* _USING THE INFORMATION_
A. Using the forum thread on XML output, explain why the suggested fix adds a dummy element carrying an artificial key to the node.
B. Answer these questions from the forum thread on XML output:
(i) What does the XML Output Stage do when some input rows have exactly the same data?
(ii) Which function is named for removing the extra element in a downstream transformer?
(iii) What reason does mgsteiner give for asking to see the entire message?

* _PAGE TEXT_
XMLOutput 1 header and n content

mgsteiner · Post by **mgsteiner** » Fri Jul 12, 2013 4:33 am

Hi Guys,

I have the following Situation:

I have to create an XML File with 1 Header and 1 Content Group per row from Input File.
Everything works fine as Long the Input Rows contains different data.
The problem is when some rows have exactly the same data. Then, the XML Output Stage builds a group from the rows and creates only 1 content for those rows.

The problem is I Need to have 1 contect group per input row are different.

Any suggestions?

Yes, I have builded a XML-Chunk manualy and could handle this Problem, but the solution is not very comfortable with an Output File format with many fields. so, I wonder how to solved using the XML Output Stage itself.

Thnaks a lot in advance

eostic · Post by **eostic** » Fri Jul 12, 2013 10:12 am

I have found it necessary at times to include a dummy element in the node with an artificial key (use a counter in an upstream transformer to create this additional column)....then the rows are ultimately unique and you'll get the groupings you need....

....depending on the downstream application, the extra element may be fine and not affect anything (if they aren't doing validation, you may be able to just leave it there) or else edit it out in a downstream transformer using ereplace() or similar.

Ernie

mgsteiner · Post by **mgsteiner** » Mon Jul 15, 2013 2:45 am

That souds very good idea.

Please can you make visible the entire message to me, because I'm still not a Premium member.

Thanks a lot in advance

chulett · Post by **chulett** » Mon Jul 15, 2013 7:26 am

mgsteiner wrote:Please can you make visible the entire message to me, because I'm still not a Premium member.

That kind of defeats the whole purpose of setting up a system like that.

* _SUPPLIED RECORDS_
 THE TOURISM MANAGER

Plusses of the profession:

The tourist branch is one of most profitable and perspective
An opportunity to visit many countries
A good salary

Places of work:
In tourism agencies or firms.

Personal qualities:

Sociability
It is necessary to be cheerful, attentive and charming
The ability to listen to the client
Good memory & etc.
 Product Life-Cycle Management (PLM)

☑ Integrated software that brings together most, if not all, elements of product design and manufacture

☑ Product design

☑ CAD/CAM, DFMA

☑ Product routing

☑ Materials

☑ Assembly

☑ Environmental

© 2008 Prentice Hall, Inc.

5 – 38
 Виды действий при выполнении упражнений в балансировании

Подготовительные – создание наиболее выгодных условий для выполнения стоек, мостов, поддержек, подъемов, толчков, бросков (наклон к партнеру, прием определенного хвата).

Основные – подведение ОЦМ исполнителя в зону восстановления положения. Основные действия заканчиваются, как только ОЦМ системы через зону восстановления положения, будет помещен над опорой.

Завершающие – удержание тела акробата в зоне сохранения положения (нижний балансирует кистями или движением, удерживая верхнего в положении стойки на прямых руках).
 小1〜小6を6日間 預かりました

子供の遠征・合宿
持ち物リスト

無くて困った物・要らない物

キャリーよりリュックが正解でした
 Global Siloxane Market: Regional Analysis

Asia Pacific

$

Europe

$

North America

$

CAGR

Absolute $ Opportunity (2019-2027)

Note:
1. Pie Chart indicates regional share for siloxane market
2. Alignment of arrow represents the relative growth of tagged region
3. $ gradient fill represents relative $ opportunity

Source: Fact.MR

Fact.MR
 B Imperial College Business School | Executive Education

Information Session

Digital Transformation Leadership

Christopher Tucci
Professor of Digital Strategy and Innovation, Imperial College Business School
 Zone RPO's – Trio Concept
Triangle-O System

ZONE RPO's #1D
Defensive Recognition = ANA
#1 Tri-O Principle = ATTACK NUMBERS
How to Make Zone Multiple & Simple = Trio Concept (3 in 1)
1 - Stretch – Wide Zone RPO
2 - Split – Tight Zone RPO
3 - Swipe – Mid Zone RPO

* _SOLUTIONS TO THE PROBLEMS_
A. The XML Output Stage groups rows that contain exactly the same data, so it produces only one content group for them. The dummy element holds an artificial key, created by a counter in an upstream transformer, so every row becomes unique. The stage then produces the groupings the poster needs.

B.
(i) It builds a group from those rows and creates only one content for them.
(ii) ereplace(), or something similar.
(iii) mgsteiner is not yet a Premium member.